# Foros Todo sobre Agricultura Producción Orgánica  Nuevo logo de la UE para alimentos orgánicos

## hernando

La llamada "Euro-hoja” se convierte desde el 1 de julio en el logotipo obligatorio  para la pre-empaquetado de alimentos orgánicos producidos en la UE. 
El hoy flamante logo ahora será obligatorio para el envasado de productos alimenticios orgánicos que se han producido en todos los Estados miembros de la UE y cumplir con los estándares requeridos. 
Las nuevas normas también incluyen que el etiquetado sea obligatorio para indicar el origen de los ingredientes de los productos y el número de código del organismo a cargo de los controles. 
Las empresas se beneficiarán de un período de transición de dos años para cumplir con estas nuevas normas de etiquetado. :Embarrassment:   *Fuente: AgroEconómica*Temas similares: Diseñan nuevo logotipo para programa Sierra Exportadora Futuro de los alimentos orgánicos Artículo: Promperú y 12 empresas exportadoras promocionarán oferta de alimentos orgánicos en Alemania Artículo: UE: Nuevo logotipo obligatorio para productos ecológicos Competitividad de Perú está en alimentos orgánicos, asegura ministro del Ambiente

----------


## hernando

Por qué no hacemos algo así en el Perú?

----------


## Bruno Cillóniz

> Por qué no hacemos algo así en el Perú?

 Hola Hernando: 
Gracias por ponernos al tanto de esta noticia; además de haberme puesto al tanto de una buena fuente para enriquecer este foro.  
Te quería comentar que yo soy publicista de profesión y que trabajo mucho en lo que es diseño gráfico, así que me parece una muy buena idea la propuesta de desarrollar e implementar un logotipo para productos orgánicos producidos en el Perú.  
Además, como mi intención es tratar de generar interés en el foro y demostrar para qué cosas puede servir AgroFórum.pe, voy a hacer algunas propuestas de logotipo para ver que opinas tú y qué opinan los demás usuarios.

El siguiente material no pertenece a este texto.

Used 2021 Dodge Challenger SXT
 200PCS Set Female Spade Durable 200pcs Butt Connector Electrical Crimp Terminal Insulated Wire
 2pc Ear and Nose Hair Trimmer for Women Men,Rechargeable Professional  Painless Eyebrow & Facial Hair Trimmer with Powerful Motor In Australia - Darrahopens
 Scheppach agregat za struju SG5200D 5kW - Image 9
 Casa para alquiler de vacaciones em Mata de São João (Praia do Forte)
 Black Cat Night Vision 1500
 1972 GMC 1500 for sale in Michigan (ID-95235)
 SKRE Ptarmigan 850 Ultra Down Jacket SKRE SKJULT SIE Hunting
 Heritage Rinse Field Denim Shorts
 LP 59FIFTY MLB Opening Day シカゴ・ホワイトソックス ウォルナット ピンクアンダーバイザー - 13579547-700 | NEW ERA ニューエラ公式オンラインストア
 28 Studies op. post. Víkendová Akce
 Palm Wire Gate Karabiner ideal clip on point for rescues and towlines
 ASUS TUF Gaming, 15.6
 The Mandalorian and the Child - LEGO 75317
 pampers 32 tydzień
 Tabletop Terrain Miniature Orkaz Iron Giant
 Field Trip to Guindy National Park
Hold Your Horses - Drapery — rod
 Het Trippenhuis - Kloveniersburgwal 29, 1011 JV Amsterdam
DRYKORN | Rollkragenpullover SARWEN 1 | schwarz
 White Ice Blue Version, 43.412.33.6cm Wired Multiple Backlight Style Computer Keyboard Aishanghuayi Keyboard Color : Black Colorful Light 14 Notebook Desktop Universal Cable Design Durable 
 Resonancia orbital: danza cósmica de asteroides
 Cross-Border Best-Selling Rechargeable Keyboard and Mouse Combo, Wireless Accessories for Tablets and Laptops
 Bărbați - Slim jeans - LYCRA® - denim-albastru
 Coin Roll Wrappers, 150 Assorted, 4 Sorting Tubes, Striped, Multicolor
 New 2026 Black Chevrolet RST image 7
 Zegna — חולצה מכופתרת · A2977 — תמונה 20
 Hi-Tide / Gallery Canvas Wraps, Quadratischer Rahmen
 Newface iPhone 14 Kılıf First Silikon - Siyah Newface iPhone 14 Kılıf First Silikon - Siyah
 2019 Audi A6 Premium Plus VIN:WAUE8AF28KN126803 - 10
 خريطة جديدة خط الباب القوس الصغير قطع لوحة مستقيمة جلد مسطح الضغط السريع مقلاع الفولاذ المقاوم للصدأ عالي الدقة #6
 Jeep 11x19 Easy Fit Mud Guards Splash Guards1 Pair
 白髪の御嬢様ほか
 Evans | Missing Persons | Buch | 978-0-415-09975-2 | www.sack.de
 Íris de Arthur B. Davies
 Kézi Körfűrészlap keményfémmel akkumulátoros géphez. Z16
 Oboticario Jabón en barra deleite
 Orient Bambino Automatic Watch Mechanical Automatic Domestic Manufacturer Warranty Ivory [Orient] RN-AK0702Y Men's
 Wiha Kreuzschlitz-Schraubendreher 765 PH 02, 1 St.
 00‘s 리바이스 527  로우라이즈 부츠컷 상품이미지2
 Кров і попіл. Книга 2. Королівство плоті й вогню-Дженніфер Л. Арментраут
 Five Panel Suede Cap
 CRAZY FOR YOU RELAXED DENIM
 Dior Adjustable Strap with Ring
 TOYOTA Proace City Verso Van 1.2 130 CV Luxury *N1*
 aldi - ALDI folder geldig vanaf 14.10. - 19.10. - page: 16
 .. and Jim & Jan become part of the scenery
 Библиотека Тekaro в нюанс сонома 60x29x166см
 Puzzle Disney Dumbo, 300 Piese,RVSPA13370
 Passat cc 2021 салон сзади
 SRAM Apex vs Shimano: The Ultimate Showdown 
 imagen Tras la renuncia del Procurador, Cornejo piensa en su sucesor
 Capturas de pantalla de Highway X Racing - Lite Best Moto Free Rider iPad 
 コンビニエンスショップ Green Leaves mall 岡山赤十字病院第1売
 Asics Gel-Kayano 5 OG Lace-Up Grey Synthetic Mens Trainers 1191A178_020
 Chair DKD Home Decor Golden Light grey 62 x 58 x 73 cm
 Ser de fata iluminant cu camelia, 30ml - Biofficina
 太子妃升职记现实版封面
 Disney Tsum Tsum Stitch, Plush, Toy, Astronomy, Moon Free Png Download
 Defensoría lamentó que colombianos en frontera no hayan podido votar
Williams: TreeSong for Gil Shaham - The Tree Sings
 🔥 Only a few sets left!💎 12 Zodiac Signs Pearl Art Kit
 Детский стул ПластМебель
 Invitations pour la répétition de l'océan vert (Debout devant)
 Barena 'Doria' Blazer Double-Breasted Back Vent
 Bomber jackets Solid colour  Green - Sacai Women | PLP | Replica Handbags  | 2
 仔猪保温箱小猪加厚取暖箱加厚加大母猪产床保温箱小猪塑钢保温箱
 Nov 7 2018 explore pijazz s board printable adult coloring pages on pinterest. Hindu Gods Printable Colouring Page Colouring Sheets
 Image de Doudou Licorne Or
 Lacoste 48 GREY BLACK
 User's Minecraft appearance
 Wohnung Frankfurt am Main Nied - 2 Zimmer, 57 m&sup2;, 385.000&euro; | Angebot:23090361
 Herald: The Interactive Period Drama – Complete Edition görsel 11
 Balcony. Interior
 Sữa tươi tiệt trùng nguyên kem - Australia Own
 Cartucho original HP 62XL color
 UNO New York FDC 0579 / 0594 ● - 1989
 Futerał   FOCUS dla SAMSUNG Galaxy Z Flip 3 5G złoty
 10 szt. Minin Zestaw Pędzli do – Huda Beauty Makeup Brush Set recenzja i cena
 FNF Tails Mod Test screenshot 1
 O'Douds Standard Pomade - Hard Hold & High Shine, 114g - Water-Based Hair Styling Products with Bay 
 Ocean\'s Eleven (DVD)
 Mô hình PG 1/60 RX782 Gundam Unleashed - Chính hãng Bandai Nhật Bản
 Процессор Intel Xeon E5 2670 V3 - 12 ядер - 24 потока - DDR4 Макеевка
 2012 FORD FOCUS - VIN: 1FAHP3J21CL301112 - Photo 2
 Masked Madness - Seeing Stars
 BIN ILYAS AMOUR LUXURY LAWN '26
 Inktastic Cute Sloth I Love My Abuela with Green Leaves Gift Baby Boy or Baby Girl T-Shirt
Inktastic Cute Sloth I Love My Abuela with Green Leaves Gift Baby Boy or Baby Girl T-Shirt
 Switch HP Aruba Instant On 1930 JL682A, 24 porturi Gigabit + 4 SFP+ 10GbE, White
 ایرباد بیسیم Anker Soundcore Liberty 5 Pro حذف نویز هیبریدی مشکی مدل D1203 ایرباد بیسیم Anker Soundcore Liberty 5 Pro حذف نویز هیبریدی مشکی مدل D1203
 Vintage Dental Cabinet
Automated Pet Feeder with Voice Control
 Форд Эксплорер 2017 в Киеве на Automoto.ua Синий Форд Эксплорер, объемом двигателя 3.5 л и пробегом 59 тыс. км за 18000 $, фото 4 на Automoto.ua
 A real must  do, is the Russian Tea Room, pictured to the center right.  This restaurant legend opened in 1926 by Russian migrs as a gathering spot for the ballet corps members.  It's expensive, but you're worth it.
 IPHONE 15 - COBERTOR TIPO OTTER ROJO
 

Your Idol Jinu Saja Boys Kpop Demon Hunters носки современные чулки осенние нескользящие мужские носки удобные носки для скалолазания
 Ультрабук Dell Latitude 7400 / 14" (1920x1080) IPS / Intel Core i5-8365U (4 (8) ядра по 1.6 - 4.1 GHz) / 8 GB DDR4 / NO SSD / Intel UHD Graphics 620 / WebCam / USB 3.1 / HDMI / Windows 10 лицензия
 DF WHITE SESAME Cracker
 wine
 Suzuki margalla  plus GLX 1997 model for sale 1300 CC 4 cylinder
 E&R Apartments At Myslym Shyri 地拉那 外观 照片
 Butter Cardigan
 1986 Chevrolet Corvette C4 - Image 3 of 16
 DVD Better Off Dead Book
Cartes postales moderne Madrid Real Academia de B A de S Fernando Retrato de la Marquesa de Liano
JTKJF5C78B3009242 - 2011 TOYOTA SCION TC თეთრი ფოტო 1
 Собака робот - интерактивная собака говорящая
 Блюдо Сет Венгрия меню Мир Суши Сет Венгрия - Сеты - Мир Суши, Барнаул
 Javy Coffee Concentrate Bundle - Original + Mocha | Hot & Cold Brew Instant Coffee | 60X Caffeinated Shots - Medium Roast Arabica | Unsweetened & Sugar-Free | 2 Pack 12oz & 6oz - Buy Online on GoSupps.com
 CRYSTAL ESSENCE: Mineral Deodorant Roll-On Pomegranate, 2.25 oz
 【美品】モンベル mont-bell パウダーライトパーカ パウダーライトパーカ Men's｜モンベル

Así, tal vez podríamos llegar a desarrollar un logotipo que ayude a los consumidores del mundo a identificar los productos orgánicos producidos en el Perú.  
Obviamente no basta con el logotipo; y lo que también se necesitaría es una iniciativa política para implementar esta buena idea, que podría ayudar a posicionarnos como país "orgánico" -antes que otros países de la región-. 
Creo que tu propuesta es una muy buena idea de marketing que podría beneficiar a muchos productores orgánicos del país, así que espero que los interesados participen de esta iniciativa a ver si logramos diseñar algo bonito, que en definitiva podría utilizarse si el MINAG y el MINAM deciden hacerlo. 
Saludos y gracias por participar en AgroFórum.pe  :Wink:

----------